* _TEXT PASSAGE_

****************

It isn’t hard to spot Kalki Koechlin from a distance; not with that pixie haircut which shaves at least five years off her age. She’s a good 10 minutes early for our appointment at a café in Versova that she’s picked out because it’s pet-friendly. Except that they won’t allow her into the inside (air-conditioned) portion of the establishment with Kiara, her gorgeous Persian Greyhound, a gentle giant who isn’t likely to hurt a fly. “So you’re not pet-friendly then?” Kalki asks the owner calmly. On being told that the rule is such on account of patrons that aren’t comfortable with pets around them while they eat, she asks again, although she’s really only making a point: “Oh, so you’re only part pet-friendly?”
We settle at a table outside, in the non-air-conditioned part of the café, where Kalki lays out Kiara’s rug (“It’s from Morocco; she’s a Bedouin dog”) and orders her a boiled egg before we dive into a chat about her life and work.
Rajeev Masand: Kalki, you’ve said on many occasions that your “skin is white and heart is brown”. Did you struggle with your identity while growing up?

****************

* _GIVEN EXERCISE_
Duplicate the part of the Kalki Koechlin interview starting at "We settle at" and ending at "while growing up?".

* _Stored dataset items_
****************

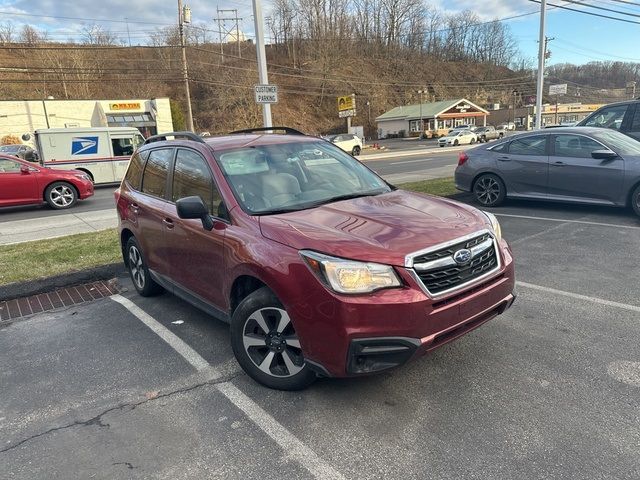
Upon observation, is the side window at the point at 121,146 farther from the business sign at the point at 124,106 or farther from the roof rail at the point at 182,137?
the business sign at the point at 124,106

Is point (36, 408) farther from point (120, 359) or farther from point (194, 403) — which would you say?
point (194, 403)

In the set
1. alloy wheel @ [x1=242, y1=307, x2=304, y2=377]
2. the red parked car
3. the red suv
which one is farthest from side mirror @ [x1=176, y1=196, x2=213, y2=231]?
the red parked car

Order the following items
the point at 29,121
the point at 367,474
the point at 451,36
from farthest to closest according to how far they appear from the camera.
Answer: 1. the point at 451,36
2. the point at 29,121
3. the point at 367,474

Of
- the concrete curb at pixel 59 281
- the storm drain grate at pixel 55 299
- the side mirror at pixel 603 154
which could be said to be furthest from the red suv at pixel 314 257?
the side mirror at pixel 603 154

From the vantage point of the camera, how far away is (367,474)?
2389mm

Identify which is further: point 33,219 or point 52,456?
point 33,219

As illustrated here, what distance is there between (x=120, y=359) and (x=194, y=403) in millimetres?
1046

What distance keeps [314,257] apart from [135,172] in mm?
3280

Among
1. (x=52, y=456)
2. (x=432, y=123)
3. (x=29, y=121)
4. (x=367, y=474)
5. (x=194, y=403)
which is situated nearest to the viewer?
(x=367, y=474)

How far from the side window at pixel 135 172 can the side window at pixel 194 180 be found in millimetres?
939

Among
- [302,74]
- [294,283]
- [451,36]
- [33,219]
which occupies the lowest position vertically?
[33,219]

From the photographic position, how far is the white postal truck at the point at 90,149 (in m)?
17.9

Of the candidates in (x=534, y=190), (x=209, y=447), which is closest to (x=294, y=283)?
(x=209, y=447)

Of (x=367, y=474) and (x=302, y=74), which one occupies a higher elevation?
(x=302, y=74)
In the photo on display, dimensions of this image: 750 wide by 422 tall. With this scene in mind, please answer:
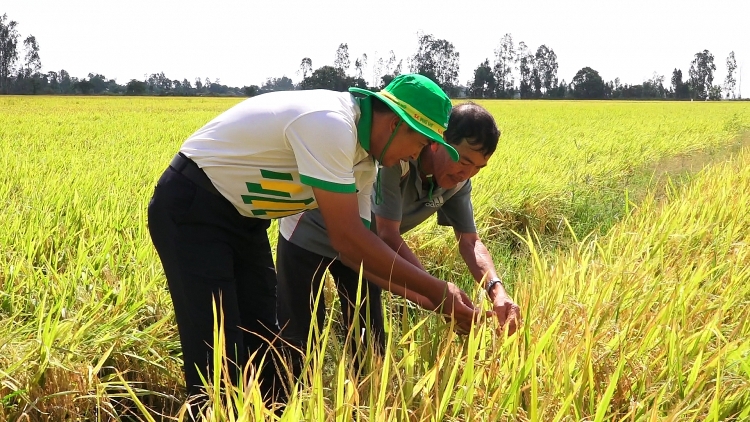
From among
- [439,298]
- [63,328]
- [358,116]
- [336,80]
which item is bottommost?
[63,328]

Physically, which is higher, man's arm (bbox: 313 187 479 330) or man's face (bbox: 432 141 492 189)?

****************

* _CORRECT ANSWER_
We settle at a table outside, in the non-air-conditioned part of the café, where Kalki lays out Kiara’s rug (“It’s from Morocco; she’s a Bedouin dog”) and orders her a boiled egg before we dive into a chat about her life and work.
Rajeev Masand: Kalki, you’ve said on many occasions that your “skin is white and heart is brown”. Did you struggle with your identity while growing up?